** PASSAGE FOR REVIEW follows **

Are Singaporeans working more remotely?
As the Covid-19 situation worsened globally in 2020, companies adopted a new mode of working, by enabling their employees to work from home (WFH). Singapore is no different, as
49% of employed residents worked remotely in 2020
. This saw one of the highest proportions of resident employees working remotely compared to other European Union (EU) member states like Belgium and Finland, which saw more than half of their employed residents working remotely. To better understand and adapt to the potential shifts in work arrangements in Singapore, let us take a closer look at the situation and trends of remote working in Singapore in our
Labour Force in Singapore 2020 edition: Impact of COVID-19 on the Labour Market
Who are working remotely, and why?
The prevalence of remote working varied greatly across occupations and industries. As many as 77% of employed residents in the information and communications industry worked remotely in 2020 due to the COVID-19 situation. This is understandable as the occupations in this industry rely on technology access more than physical interaction at work compared to occupations such as craftsmen or trades workers (14.6%). Online tools like Zoom, Teams and Slack have become essential to these group of employees as video conferencing replaced physical meetings.

** End of PASSAGE FOR REVIEW **

### [DIRECTIONS]
1 – Reproduce the passage on remote working in Singapore word for word, starting at "Are Singaporeans working" and ending at "remotely, and why?".
2 – In the passage on remote working in Singapore, what percentage of employed residents in the information and communications industry worked remotely in 2020?
Rely only on the passage about remote working in Singapore.

** INFORMATION SUPPLIED follows **

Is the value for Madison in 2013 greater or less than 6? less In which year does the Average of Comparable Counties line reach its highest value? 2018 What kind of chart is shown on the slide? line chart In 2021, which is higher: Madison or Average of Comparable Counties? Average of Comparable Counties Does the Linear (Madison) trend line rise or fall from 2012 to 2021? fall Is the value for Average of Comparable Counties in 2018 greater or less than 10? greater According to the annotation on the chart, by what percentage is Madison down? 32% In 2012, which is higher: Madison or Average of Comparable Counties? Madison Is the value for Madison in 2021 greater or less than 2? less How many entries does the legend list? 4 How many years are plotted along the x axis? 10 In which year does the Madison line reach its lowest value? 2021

** End of INFORMATION SUPPLIED **

### [COMPLETED EXERCISE]
1 –
Are Singaporeans working more remotely?
As the Covid-19 situation worsened globally in 2020, companies adopted a new mode of working, by enabling their employees to work from home (WFH). Singapore is no different, as
49% of employed residents worked remotely in 2020
. This saw one of the highest proportions of resident employees working remotely compared to other European Union (EU) member states like Belgium and Finland, which saw more than half of their employed residents working remotely. To better understand and adapt to the potential shifts in work arrangements in Singapore, let us take a closer look at the situation and trends of remote working in Singapore in our
Labour Force in Singapore 2020 edition: Impact of COVID-19 on the Labour Market
Who are working remotely, and why?

2 – 77%